+++ Record list +++

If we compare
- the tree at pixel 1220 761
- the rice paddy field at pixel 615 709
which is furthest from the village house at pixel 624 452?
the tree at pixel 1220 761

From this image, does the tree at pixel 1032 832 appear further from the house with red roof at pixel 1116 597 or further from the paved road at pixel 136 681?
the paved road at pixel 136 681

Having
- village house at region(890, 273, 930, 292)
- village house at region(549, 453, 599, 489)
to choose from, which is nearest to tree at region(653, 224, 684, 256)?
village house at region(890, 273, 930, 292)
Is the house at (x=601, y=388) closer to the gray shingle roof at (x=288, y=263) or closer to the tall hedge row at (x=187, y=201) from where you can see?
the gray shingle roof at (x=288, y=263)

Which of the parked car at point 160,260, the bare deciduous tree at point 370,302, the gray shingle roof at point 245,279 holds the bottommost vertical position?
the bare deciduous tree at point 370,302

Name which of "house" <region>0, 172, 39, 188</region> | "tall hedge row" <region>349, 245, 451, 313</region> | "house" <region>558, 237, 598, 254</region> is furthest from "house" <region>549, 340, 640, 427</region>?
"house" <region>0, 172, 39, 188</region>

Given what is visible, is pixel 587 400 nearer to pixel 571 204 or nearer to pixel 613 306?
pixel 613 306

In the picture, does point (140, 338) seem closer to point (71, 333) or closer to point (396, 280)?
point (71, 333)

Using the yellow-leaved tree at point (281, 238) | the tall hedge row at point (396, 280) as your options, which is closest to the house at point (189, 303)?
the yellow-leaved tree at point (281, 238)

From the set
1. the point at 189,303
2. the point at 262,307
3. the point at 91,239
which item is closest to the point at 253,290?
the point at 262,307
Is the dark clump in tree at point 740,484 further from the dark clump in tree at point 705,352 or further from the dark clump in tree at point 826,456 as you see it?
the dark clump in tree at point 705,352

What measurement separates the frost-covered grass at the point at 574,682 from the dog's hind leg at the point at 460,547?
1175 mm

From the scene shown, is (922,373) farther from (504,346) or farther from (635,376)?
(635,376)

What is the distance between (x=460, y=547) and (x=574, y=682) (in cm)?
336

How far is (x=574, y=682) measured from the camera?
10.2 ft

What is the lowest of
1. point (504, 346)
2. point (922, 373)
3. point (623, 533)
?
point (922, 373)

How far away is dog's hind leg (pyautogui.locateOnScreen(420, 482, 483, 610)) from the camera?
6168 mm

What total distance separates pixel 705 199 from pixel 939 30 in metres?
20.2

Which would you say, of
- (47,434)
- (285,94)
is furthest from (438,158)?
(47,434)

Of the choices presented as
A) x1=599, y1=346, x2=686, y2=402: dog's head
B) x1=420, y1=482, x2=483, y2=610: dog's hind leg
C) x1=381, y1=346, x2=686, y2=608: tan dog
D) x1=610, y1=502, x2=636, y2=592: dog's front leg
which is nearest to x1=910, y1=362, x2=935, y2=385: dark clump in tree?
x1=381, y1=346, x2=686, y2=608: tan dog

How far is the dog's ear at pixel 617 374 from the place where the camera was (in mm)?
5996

+++

Go through the records and print each one exactly.

If we compare
- the tree at pixel 1220 761
- the rice paddy field at pixel 615 709
which is furthest from the village house at pixel 624 452?
the tree at pixel 1220 761

From this image, does the tree at pixel 1032 832 appear further from the house with red roof at pixel 1116 597 or further from the paved road at pixel 136 681?
the paved road at pixel 136 681

Having
- village house at region(890, 273, 930, 292)
- village house at region(549, 453, 599, 489)
to choose from, which is nearest to tree at region(653, 224, 684, 256)?
village house at region(890, 273, 930, 292)
Is the house at (x=601, y=388) closer to the gray shingle roof at (x=288, y=263) or closer to the tall hedge row at (x=187, y=201) from where you can see?
the gray shingle roof at (x=288, y=263)

Which of the parked car at point 160,260, the bare deciduous tree at point 370,302, the gray shingle roof at point 245,279 holds the bottommost vertical position?
the bare deciduous tree at point 370,302

Name which of "house" <region>0, 172, 39, 188</region> | "tall hedge row" <region>349, 245, 451, 313</region> | "house" <region>558, 237, 598, 254</region> is furthest from "house" <region>549, 340, 640, 427</region>?
"house" <region>0, 172, 39, 188</region>

Given what is visible, is pixel 587 400 nearer to pixel 571 204 or nearer to pixel 613 306?
pixel 613 306

In the picture, does point (140, 338) seem closer to point (71, 333) or closer to point (396, 280)?
point (71, 333)

Using the yellow-leaved tree at point (281, 238) | the tall hedge row at point (396, 280) as your options, which is closest to the house at point (189, 303)?
the yellow-leaved tree at point (281, 238)

From the set
1. the point at 189,303
2. the point at 262,307
3. the point at 91,239
which item is closest to the point at 253,290?
the point at 262,307
Is the dark clump in tree at point 740,484 further from the dark clump in tree at point 705,352 or further from the dark clump in tree at point 826,456 as you see it?
the dark clump in tree at point 705,352

What measurement separates the frost-covered grass at the point at 574,682 from the dog's hind leg at the point at 460,547?
1175 mm

From the scene shown, is (922,373) farther from (504,346) or farther from (635,376)?
(635,376)

What is the distance between (x=460, y=547) and (x=574, y=682) (in cm)?
336

How far is (x=574, y=682) measured from the camera?
10.2 ft

What is the lowest of
1. point (504, 346)
2. point (922, 373)
3. point (623, 533)
?
point (922, 373)

How far away is dog's hind leg (pyautogui.locateOnScreen(420, 482, 483, 610)) from the camera?
6168 mm

What total distance separates pixel 705 199 from pixel 939 30 in metres?
20.2

Which would you say, of
- (47,434)
- (285,94)
is furthest from (438,158)?
(47,434)

Of the choices presented as
A) x1=599, y1=346, x2=686, y2=402: dog's head
B) x1=420, y1=482, x2=483, y2=610: dog's hind leg
C) x1=381, y1=346, x2=686, y2=608: tan dog
D) x1=610, y1=502, x2=636, y2=592: dog's front leg
which is nearest to x1=910, y1=362, x2=935, y2=385: dark clump in tree?
x1=381, y1=346, x2=686, y2=608: tan dog

How far is the dog's ear at pixel 617 374 from the place where the camera was (in mm)?
5996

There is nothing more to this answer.